*** INPUT DATA ***
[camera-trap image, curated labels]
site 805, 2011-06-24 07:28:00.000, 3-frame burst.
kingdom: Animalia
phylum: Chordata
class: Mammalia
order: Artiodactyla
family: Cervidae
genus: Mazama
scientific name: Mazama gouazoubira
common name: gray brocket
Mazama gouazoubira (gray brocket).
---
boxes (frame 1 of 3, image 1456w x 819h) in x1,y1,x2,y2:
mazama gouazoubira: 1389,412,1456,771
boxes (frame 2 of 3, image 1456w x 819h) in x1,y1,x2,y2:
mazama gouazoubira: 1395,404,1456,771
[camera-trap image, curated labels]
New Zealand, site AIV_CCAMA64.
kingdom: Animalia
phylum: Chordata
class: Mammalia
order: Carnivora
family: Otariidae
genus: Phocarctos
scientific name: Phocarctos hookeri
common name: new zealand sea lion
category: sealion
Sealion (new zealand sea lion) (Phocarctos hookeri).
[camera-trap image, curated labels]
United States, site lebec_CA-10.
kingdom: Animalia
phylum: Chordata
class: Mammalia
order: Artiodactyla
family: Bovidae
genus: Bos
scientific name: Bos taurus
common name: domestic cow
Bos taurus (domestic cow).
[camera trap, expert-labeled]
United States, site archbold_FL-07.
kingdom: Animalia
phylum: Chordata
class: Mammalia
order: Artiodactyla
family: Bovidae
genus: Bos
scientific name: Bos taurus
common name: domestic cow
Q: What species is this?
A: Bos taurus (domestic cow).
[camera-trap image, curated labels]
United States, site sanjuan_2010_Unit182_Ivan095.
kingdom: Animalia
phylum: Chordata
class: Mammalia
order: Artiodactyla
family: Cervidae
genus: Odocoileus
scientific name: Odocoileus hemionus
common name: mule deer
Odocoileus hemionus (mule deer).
***
* _ASSIGNMENT_
Within the records above, each line containing "site" is to be returned.

* _ANSWER AREA_
site 805, 2011-06-24 07:28:00.000, 3-frame burst.
New Zealand, site AIV_CCAMA64.
United States, site lebec_CA-10.
United States, site archbold_FL-07.
United States, site sanjuan_2010_Unit182_Ivan095.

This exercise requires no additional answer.